Un amigo, profesor universitario y músico, me comentaba el otro día que para él se parecen mucho tocar y dar una clase. Y que, en ambos casos, el “público” es lo de menos. Esto hay que entenderlo bien, aunque quizás es difícil. Quería decir (si lo entendí bien, dentro de lo inevitable de las proyecciones propias) que, si él está bien consigo mismo, si “siente” que está tocando bien, que está “poniendo toda la carne en el asador”, seguramente algo, mucho, de eso va a llegar al otro. (También, agregaba, hay que transpirar la camiseta, por eso es bueno vestirse de negro, para disimular el chivo; pero esto es otra cosa.)

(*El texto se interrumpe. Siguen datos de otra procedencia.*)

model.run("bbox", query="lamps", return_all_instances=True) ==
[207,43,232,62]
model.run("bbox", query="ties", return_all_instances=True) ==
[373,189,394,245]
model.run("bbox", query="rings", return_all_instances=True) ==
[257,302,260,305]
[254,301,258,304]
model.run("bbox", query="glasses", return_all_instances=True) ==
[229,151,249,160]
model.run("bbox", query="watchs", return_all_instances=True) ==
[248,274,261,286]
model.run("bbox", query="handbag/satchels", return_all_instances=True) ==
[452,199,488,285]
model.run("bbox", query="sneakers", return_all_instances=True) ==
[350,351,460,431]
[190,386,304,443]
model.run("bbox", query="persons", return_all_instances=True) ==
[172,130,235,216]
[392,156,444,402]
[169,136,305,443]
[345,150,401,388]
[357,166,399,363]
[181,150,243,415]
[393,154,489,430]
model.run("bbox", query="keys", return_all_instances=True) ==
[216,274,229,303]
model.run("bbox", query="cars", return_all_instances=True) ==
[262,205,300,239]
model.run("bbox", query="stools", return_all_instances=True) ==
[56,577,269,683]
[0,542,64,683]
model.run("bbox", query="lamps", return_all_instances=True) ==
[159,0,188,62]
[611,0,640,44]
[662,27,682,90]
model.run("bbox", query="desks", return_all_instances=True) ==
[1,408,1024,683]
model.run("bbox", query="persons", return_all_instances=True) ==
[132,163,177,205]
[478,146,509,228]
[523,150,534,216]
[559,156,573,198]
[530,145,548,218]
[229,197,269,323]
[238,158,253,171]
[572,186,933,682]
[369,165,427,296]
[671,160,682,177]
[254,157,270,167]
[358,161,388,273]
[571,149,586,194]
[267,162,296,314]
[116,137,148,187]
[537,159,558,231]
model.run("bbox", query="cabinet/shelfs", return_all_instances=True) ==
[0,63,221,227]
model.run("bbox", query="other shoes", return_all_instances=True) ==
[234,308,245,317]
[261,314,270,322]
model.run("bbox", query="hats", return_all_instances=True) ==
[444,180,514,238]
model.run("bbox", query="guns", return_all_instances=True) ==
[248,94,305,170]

“Casualmente”, en un libro que estoy editando, sobre autismo (de Veleda Secchi y colaboradores), encontré una referencia que me pareció relacionada con esta cuestión: “Podemos pensar que incluso el adulto normal que ejecuta música se halla en una relación narcisista con su instrumento, aún más si utiliza su propia voz. Es una actividad donde lo corporal está muy en juego, autoerótica sublimada que produce placer, ya que si ‘la música no sólo representa un medio para conseguir al objeto bueno, sino que ella misma representa al objeto bueno, el objeto que ama y que por lo tanto es amado’, el oyente es un objeto contingente.” (La cita incluida es de Vater Sigmund.)
Che, disculpen pero la docencia es todo lo contrario de una relación de autismo, o de autoerotismo, o de cualquier cosa que empieza y termina en uno. Yo por lo menos concibo dar clase como estar al servicio de que los alumnos piensen y aprendan, planear una clase es planear ese proceso, no son un público que escucha, son gente que está ahí para participar en un proceso que tiene todo el tiempo idas y vueltas, de mí a ellos y de ellos a mí. Me formé en el profesorado y no en la universidad, tal vez por eso pensé mucho este oficio. Y creo que el narcisismo del docente (claro que existe) se parece más al narcisismo de los padres cuando ven cómo crece el pibe, a dónde llegó con lo que le dimos, esas cosas.